Individualized learning at Episcopal School of Baton Rouge means meeting the students where they are in the lesson, in the lab or in life. This personal approach to learning is designed to take advantage of a student’s strengths and help them improve upon their weaknesses. A perfect example of the power of individualized learning is the magic that is happening in the Math Department.
“We want to challenge students as much as we can as long as it’s appropriate.” Stephen Anderson, an Episcopal alumnus and Math Department Chair, says this department philosophy equates to great things for students.
As early as fifth grade, math teachers begin to identify which students have a proclivity for advanced studies. These are the students with a conceptual understanding and procedural fluency for math, combined with a desire and hunger for learning. Once a student’s math aptitude is summed up, teachers put their heads together to develop a mathematics pathway that fits.
“We want every kid to have the best opportunity possible,” says Anderson. This may mean a student takes Honors Geometry in eighth grade, Algebra I as a freshman or even Calculus BC in tenth grade. If there are enough sixth graders ready for seventh grade math – teachers create a special section just for them. If there is a freshman ready for Honors Pre-Calculus – teachers provide it. If a student has exhausted what is thought of as “high school math” – teachers create an advanced class or offer an independent study. As a result of this desire to meet students where they are, the depth of courses offered has increased and the math range has skyrocketed among students.

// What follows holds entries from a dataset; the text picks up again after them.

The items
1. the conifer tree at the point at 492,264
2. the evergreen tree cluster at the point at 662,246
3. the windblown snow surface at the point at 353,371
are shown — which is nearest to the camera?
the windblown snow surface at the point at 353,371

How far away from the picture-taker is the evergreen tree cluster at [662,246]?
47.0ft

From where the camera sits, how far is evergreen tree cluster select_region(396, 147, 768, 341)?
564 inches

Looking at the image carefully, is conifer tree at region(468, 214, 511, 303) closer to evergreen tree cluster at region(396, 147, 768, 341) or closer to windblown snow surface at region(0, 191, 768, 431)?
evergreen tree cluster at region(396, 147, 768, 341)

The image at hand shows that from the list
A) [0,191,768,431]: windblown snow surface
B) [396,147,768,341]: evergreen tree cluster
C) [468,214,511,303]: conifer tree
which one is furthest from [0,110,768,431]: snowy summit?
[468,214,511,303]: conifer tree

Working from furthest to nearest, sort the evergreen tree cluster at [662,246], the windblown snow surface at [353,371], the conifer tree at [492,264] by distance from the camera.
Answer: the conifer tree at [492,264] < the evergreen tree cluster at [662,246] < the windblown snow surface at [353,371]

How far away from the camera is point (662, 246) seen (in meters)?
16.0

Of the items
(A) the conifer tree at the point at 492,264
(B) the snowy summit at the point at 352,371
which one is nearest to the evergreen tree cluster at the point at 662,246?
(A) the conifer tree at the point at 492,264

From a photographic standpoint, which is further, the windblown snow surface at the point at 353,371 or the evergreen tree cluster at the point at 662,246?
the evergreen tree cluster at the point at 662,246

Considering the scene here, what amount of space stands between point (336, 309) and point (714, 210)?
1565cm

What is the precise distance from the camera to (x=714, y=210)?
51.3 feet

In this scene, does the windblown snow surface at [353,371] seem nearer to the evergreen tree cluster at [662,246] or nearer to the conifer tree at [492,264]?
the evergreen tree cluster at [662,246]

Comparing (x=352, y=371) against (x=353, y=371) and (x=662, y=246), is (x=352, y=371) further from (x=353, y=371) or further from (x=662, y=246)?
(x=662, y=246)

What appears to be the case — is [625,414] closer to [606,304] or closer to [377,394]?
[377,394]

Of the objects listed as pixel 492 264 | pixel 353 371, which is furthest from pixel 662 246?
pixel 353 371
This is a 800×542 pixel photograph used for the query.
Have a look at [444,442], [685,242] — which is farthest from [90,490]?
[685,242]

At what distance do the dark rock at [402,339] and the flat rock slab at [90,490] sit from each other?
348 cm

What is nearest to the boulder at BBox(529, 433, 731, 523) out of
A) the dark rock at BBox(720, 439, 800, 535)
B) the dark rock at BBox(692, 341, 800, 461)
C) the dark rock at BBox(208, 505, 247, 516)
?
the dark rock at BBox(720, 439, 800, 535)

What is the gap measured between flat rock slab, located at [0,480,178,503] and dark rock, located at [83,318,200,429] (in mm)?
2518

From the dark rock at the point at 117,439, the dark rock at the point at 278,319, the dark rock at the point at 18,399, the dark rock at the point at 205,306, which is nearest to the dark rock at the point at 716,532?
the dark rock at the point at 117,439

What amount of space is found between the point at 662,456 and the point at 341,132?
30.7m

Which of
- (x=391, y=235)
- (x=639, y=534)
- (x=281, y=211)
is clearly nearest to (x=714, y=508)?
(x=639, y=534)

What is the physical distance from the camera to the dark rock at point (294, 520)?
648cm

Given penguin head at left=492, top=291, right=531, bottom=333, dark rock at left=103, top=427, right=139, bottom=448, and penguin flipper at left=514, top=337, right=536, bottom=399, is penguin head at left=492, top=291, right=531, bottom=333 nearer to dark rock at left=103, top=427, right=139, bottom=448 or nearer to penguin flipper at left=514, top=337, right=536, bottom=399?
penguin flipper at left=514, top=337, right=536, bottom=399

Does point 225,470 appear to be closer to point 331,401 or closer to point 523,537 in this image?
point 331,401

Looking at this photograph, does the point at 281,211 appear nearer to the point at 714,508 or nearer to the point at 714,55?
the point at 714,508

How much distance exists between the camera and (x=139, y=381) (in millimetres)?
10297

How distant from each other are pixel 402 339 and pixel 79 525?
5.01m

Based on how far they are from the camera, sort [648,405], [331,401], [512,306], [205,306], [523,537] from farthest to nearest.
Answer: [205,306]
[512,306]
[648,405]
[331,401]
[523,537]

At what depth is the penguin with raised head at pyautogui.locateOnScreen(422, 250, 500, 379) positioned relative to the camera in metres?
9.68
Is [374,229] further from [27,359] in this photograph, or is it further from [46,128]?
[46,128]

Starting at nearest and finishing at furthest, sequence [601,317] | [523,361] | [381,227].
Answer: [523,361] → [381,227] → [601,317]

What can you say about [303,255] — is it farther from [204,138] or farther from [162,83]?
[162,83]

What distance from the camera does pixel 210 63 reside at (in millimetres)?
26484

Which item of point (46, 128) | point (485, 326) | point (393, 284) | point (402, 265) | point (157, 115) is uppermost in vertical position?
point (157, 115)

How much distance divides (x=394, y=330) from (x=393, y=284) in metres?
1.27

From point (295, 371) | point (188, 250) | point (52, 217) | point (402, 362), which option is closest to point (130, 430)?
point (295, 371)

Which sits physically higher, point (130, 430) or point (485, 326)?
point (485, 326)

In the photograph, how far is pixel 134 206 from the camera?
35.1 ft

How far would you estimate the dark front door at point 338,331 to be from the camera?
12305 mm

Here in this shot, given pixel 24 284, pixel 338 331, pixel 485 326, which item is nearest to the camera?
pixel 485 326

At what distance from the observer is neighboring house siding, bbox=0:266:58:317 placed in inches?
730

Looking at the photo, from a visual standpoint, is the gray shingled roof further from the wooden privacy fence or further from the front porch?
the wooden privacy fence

Much planning and open communication is needed to truly be successful with this level of individualized learning. This year Middle School math teachers are teaching more than one grade level, which provides them a comprehensive understanding of where individual students are in their learning journey. In addition, one-on-one meetings are conducted between students and teachers to discuss strengths, weaknesses and where the student wishes to go next. Anderson says if a student attempts an advanced math path and finds that it is not for them they can simply rework the plan. He says teachers are always thinking big picture and long-term for students and ultimately want to make sure they provide the appropriate opportunities at the right time.
Duke TIP research shows that 20% to 40% of students perform above grade level in reading and between 11% and 30% perform above grade level in math. How to challenge these students is a struggle for schools nationwide. Episcopal’s ability to create individualized learning opportunities for students has proven to be a great solution. Students are taught to their potential and pushed further than even they might have imagined.
In the end, this take on learning amounts to tremendous benefits for students. Because the material is interesting and challenging they are more engaged and enjoy the learning experience more. Being able to learn at their own pace, also gives students an advantage later on. For example, Anderson says students may enter university with enough math credits to jump right into sophomore level work, while others may not even need math at all depending on their major. He says it’s usually once a student enters the post-secondary world that this hits home for them. It’s at this point that students may reach out to former teachers with a word of thanks for personalizing their experience.
Individualized learning is a hallmark of an Episcopal education. No matter the path our students travel, we want to provide them the right lessons for where they are and the path that they choose.